TASK LIST ::
[1] For the passage on the University of Chicago Law Review, state whether each statement below agrees with it, answering yes or no and quoting the deciding words: (a) The journal is published quarterly in print. (b) Until 2020, the journal followed the Bluebook citation system. (c) The journal ranks among the top three most cited law reviews in the world.
[2] Reproduce everything from "The University of Chicago Law Review (Maroonbook" down to "Law Review Online." in the passage on the University of Chicago Law Review, substituting "Maroon Book" for each occurrence of "Maroonbook".

PASSAGE PROVIDED ::
══════
The University of Chicago Law Review (Maroonbook abbreviation: U Chi L Rev) is the flagship law journal published by the University of Chicago Law School. It is among the top five most cited law reviews in the world. Up until 2020, it utilized a different citation system than most law journals—the Maroonbook rather than the Bluebook. The Law Review has announced, however, that it will be switching to the more commonly used Bluebook. It is published quarterly in print and also has an online companion, The University of Chicago Law Review Online.
══════
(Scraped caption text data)
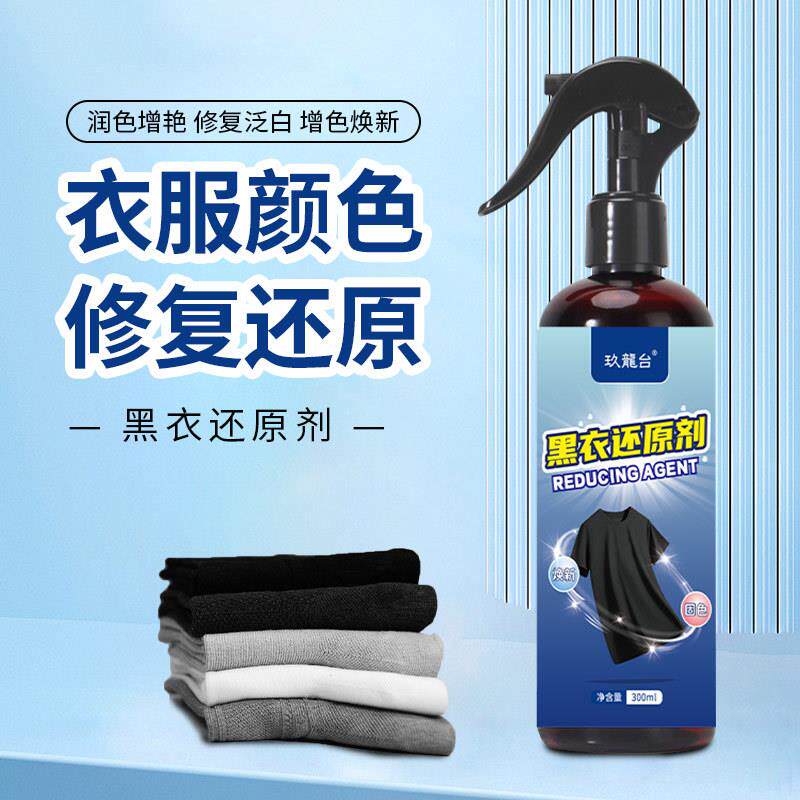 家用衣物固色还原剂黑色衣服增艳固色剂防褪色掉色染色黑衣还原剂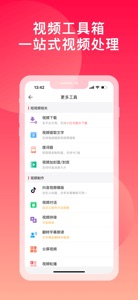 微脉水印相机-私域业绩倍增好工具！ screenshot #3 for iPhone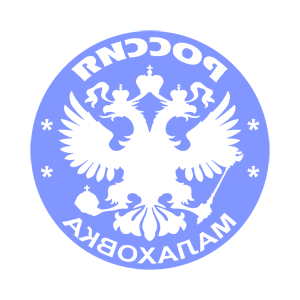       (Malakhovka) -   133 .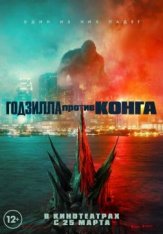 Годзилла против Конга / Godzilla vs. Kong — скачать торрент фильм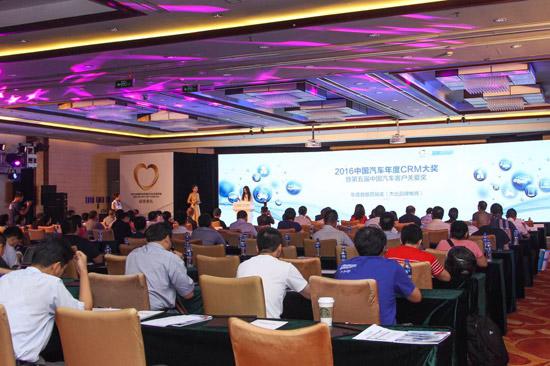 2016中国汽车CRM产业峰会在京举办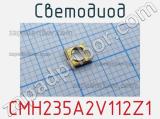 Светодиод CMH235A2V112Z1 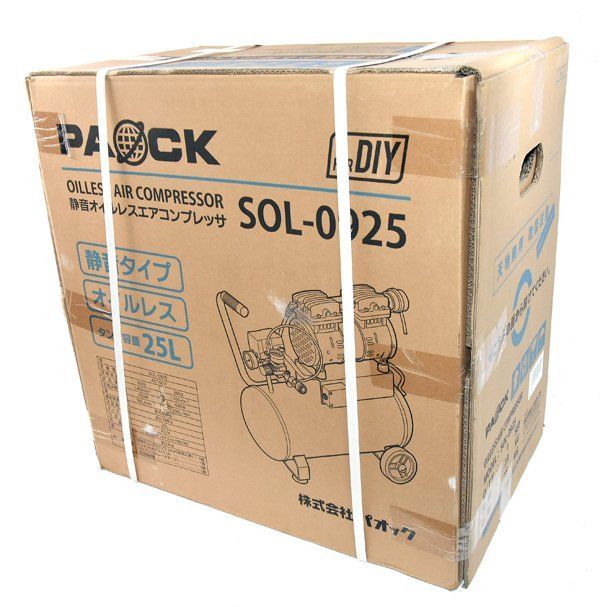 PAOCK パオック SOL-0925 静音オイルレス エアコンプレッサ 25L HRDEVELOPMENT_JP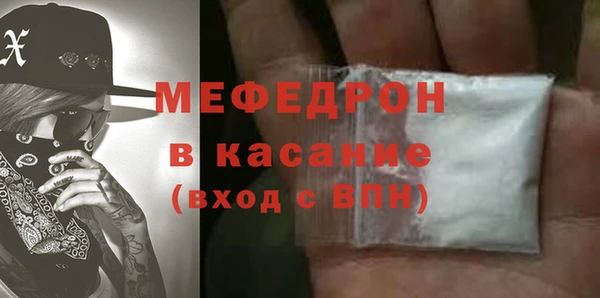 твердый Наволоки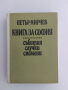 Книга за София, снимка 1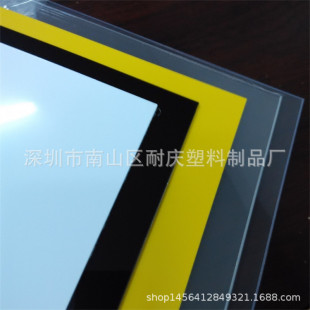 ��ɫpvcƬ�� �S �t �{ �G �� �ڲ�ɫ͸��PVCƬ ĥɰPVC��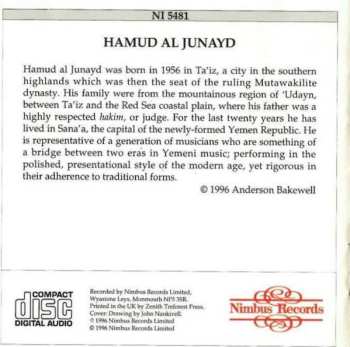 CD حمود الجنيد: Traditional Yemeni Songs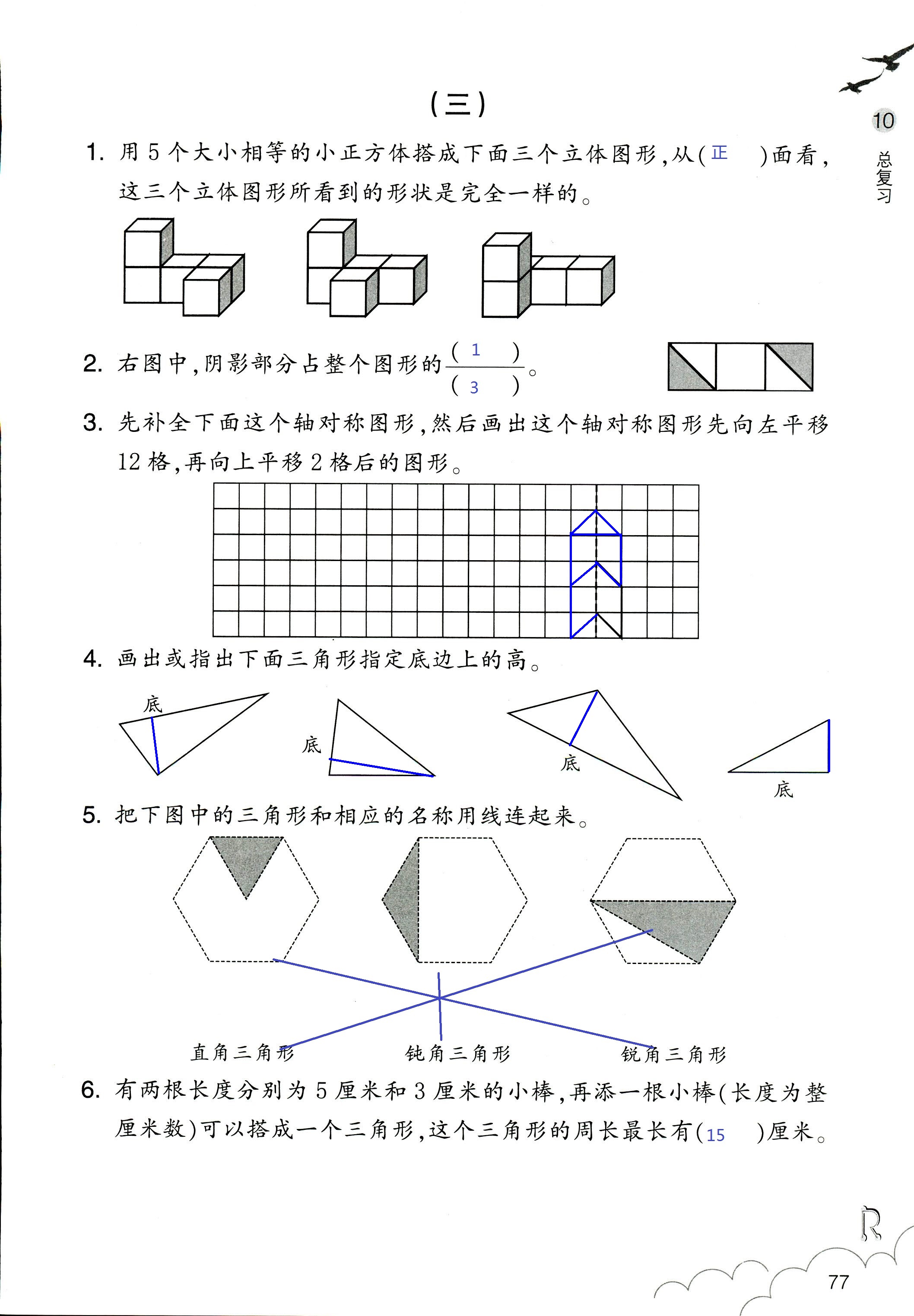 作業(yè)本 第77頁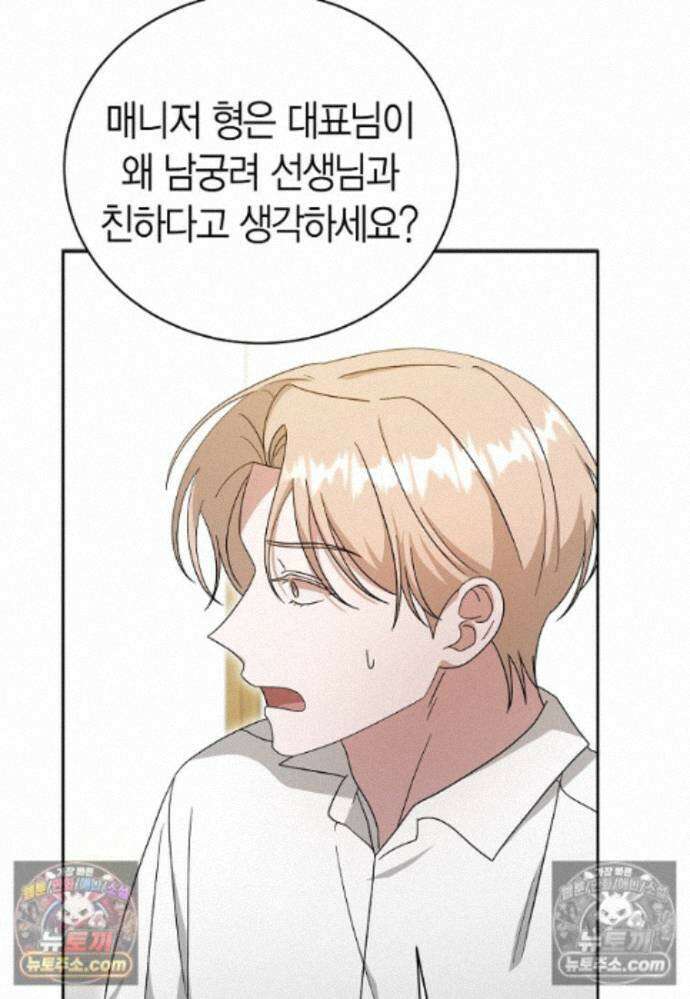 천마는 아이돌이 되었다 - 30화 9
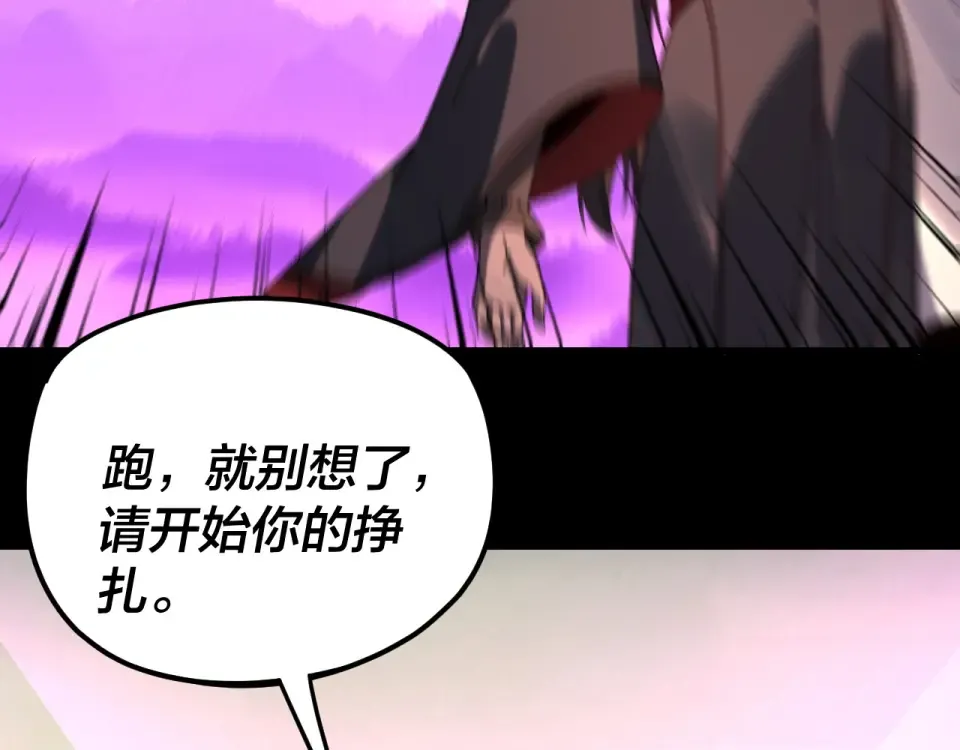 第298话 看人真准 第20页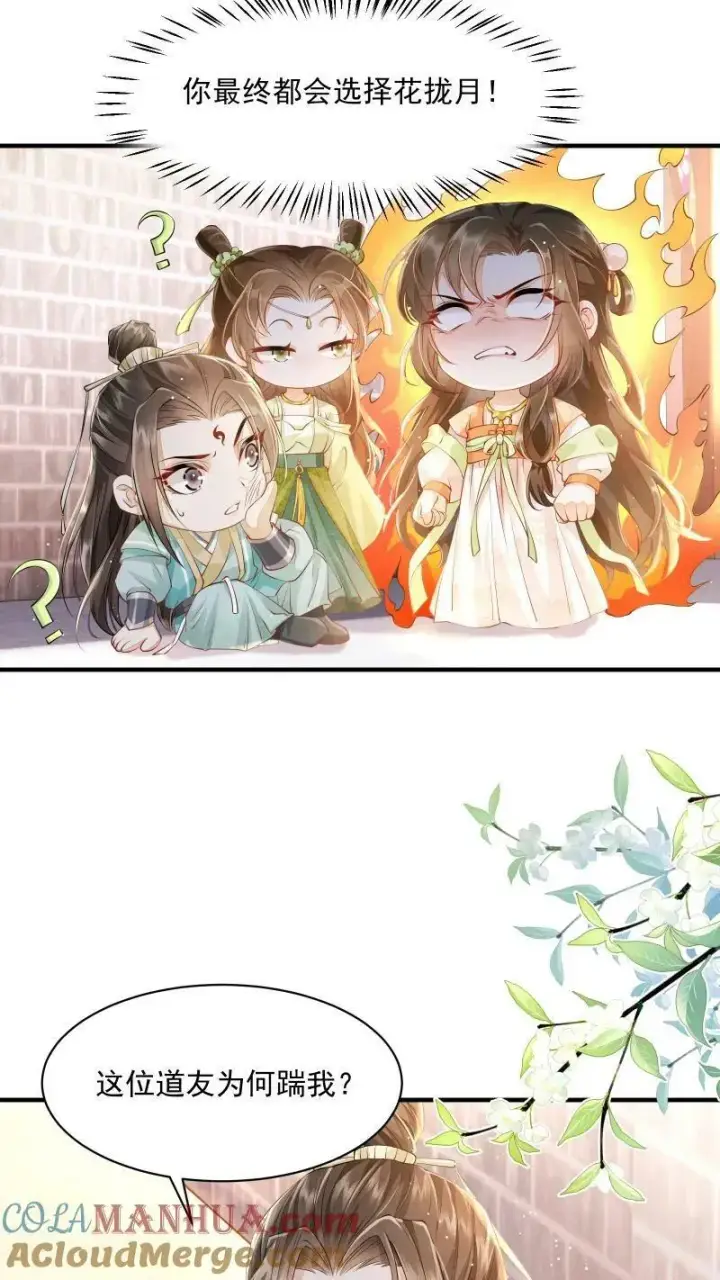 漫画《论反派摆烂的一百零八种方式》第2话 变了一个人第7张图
══════
SOLUTIONS BY TASK ::
[1]
(a) Yes: "It is published quarterly in print"
(b) No: "it utilized a different citation system than most law journals—the Maroonbook rather than the Bluebook"
(c) No: "It is among the top five most cited law reviews in the world"

[2]
The University of Chicago Law Review (Maroon Book abbreviation: U Chi L Rev) is the flagship law journal published by the University of Chicago Law School. It is among the top five most cited law reviews in the world. Up until 2020, it utilized a different citation system than most law journals—the Maroon Book rather than the Bluebook. The Law Review has announced, however, that it will be switching to the more commonly used Bluebook. It is published quarterly in print and also has an online companion, The University of Chicago Law Review Online.